Namun, ada juga pandangan yang berbeda, yang berpendapat bahwa peristiwa G30S/PKI tidak hanya melibatkan PKI sebagai pelaku utama, melainkan juga merupakan hasil dari ketegangan politik yang kompleks antara kelompok-kelompok militer, kelompok Islam, dan golongan komunis. Beberapa sejarawan dan ahli berpendapat bahwa ada campur tangan pihak-pihak tertentu dalam tubuh militer yang berupaya memanfaatkan situasi untuk memperkuat posisi mereka, bahkan mengarah pada pembentukan Orde Baru yang dipimpin oleh Jenderal Soeharto. Mereka berpendapat bahwa narasi yang dibangun selama Orde Baru tentang peristiwa tersebut sering kali didominasi oleh versi yang mengaitkan PKI secara eksklusif dengan kejadian tersebut, sehingga melupakan adanya konspirasi politik yang lebih luas.

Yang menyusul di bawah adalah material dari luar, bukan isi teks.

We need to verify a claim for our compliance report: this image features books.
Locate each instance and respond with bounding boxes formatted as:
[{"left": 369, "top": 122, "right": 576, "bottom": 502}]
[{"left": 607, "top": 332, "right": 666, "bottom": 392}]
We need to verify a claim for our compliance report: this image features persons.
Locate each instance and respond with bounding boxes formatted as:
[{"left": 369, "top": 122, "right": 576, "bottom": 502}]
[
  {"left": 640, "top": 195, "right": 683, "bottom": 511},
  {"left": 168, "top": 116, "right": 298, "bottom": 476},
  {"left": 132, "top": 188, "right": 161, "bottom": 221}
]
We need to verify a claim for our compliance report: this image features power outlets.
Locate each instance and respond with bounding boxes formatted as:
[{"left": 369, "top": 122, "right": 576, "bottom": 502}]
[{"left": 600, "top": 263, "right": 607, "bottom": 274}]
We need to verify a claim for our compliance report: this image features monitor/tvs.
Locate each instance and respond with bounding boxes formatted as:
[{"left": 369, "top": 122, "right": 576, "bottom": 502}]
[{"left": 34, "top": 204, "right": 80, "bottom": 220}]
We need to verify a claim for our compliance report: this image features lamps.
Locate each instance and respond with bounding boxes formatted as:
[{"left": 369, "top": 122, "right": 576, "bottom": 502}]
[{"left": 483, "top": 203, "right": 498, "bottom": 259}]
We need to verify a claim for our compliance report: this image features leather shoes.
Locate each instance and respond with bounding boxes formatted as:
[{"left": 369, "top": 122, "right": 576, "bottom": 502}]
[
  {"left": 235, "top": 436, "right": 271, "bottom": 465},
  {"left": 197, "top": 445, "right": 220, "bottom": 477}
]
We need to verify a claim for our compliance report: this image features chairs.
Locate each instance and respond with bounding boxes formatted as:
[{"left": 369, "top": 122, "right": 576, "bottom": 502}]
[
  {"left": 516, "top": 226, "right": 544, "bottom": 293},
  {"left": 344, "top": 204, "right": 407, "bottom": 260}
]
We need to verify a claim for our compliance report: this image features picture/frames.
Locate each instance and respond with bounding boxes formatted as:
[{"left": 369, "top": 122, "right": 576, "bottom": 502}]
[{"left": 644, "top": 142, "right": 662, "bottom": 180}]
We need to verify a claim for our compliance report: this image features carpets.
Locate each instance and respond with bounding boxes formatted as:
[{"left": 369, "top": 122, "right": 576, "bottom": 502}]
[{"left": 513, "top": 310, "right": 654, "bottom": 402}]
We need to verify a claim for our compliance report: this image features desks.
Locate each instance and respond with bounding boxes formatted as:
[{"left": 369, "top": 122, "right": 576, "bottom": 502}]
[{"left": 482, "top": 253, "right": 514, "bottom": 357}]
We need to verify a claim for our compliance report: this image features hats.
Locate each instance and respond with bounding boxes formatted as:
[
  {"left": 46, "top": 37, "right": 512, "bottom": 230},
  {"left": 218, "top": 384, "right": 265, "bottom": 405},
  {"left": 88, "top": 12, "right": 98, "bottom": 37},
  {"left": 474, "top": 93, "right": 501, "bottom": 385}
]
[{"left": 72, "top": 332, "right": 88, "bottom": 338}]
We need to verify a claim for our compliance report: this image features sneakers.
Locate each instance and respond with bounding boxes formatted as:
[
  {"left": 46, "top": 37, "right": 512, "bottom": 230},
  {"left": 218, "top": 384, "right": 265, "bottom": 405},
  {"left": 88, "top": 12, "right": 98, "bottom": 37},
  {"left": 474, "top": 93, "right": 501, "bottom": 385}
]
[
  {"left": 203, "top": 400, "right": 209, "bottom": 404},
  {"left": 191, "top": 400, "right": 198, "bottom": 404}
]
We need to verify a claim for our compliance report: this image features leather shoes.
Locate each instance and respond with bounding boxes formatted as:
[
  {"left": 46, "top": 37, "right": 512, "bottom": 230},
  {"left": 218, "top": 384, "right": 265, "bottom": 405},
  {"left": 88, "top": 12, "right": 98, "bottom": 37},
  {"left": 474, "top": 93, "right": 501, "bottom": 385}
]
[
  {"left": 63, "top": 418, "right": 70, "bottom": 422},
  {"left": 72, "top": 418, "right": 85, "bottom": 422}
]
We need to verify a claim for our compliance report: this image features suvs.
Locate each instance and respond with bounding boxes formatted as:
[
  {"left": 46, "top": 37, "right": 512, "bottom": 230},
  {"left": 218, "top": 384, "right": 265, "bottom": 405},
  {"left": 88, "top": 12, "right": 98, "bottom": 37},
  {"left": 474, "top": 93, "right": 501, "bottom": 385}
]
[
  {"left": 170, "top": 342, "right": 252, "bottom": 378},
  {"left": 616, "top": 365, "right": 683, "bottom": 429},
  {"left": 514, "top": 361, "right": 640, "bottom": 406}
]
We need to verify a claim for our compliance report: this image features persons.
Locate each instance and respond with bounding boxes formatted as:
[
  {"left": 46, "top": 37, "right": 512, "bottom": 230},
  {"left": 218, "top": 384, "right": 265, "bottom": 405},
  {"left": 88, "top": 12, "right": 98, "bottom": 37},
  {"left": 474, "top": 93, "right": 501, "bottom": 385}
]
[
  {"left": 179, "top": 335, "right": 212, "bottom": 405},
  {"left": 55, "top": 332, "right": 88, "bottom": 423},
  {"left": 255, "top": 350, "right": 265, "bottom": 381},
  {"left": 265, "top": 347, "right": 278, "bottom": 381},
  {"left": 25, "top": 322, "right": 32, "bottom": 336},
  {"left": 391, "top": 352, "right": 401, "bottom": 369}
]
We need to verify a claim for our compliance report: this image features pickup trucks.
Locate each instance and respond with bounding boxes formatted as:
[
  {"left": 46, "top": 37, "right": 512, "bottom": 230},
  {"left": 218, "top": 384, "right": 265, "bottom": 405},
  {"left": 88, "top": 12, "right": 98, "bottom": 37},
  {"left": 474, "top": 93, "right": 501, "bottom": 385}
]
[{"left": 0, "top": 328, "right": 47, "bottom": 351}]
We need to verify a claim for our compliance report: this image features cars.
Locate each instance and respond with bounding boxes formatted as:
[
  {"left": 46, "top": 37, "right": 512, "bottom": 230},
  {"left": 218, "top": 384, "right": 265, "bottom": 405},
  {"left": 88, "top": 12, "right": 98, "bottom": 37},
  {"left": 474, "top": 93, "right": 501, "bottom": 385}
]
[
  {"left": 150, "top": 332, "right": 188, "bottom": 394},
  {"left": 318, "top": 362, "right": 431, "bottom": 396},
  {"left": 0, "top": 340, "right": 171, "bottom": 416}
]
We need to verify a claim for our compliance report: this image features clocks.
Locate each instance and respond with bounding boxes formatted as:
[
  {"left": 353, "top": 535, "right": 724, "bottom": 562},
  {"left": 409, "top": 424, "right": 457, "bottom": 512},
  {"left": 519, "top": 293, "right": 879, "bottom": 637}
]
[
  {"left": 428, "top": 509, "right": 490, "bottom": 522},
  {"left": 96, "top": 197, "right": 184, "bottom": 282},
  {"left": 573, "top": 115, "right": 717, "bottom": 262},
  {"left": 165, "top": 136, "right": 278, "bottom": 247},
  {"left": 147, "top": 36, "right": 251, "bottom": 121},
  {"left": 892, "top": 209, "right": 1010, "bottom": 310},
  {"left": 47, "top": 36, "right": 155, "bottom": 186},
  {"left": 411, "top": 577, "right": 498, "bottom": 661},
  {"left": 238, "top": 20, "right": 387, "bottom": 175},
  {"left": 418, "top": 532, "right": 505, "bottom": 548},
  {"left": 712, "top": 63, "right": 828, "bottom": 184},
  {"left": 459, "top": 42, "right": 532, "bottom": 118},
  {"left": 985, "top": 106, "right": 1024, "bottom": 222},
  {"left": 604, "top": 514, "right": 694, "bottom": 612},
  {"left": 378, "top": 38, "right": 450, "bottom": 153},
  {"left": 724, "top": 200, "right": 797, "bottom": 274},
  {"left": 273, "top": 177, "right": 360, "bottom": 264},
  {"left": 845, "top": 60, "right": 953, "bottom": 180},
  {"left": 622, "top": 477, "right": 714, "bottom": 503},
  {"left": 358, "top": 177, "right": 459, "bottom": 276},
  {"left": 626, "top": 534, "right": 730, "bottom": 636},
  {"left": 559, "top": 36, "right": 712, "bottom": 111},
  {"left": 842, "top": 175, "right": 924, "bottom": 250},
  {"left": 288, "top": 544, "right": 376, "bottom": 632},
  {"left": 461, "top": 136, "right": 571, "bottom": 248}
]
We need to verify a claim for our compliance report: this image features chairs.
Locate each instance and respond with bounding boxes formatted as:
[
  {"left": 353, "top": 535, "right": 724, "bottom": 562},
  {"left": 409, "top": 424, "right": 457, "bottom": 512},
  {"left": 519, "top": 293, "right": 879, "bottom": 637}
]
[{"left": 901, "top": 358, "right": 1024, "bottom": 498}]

Kontroversi ini juga diperparah dengan penyebaran berbagai versi sejarah yang diajarkan kepada generasi muda, yang seringkali berlandaskan pada interpretasi tertentu dari pemerintah pada masa Orde Baru. Hal ini menyebabkan kesulitan dalam mencapai konsensus tentang peristiwa tersebut dan menyebabkan trauma serta polarisasi yang terus berlanjut di masyarakat. Pemahaman yang berbeda tentang G30S/PKI masih menjadi bagian dari diskusi politik dan sosial yang berlarut-larut di Indonesia hingga saat ini.
Dampak Dari Terjadinya G30S/PKI
Peristiwa G30S/PKI pada 1965 memiliki dampak jangka panjang yang mendalam terhadap sejarah Indonesia. Ketegangan politik yang terjadi antara kelompok militer dan Partai Komunis Indonesia (PKI) menyebabkan terjadinya perpecahan besar di tubuh masyarakat, dengan kekerasan yang meluas. Setelah peristiwa tersebut, ratusan ribu orang yang diduga terlibat atau berafiliasi dengan PKI dibunuh atau ditangkap dalam aksi yang dikenal sebagai pembantaian 1965-1966. Penangkapan masal dan pembantaian ini menyebabkan trauma kolektif di banyak komunitas di Indonesia.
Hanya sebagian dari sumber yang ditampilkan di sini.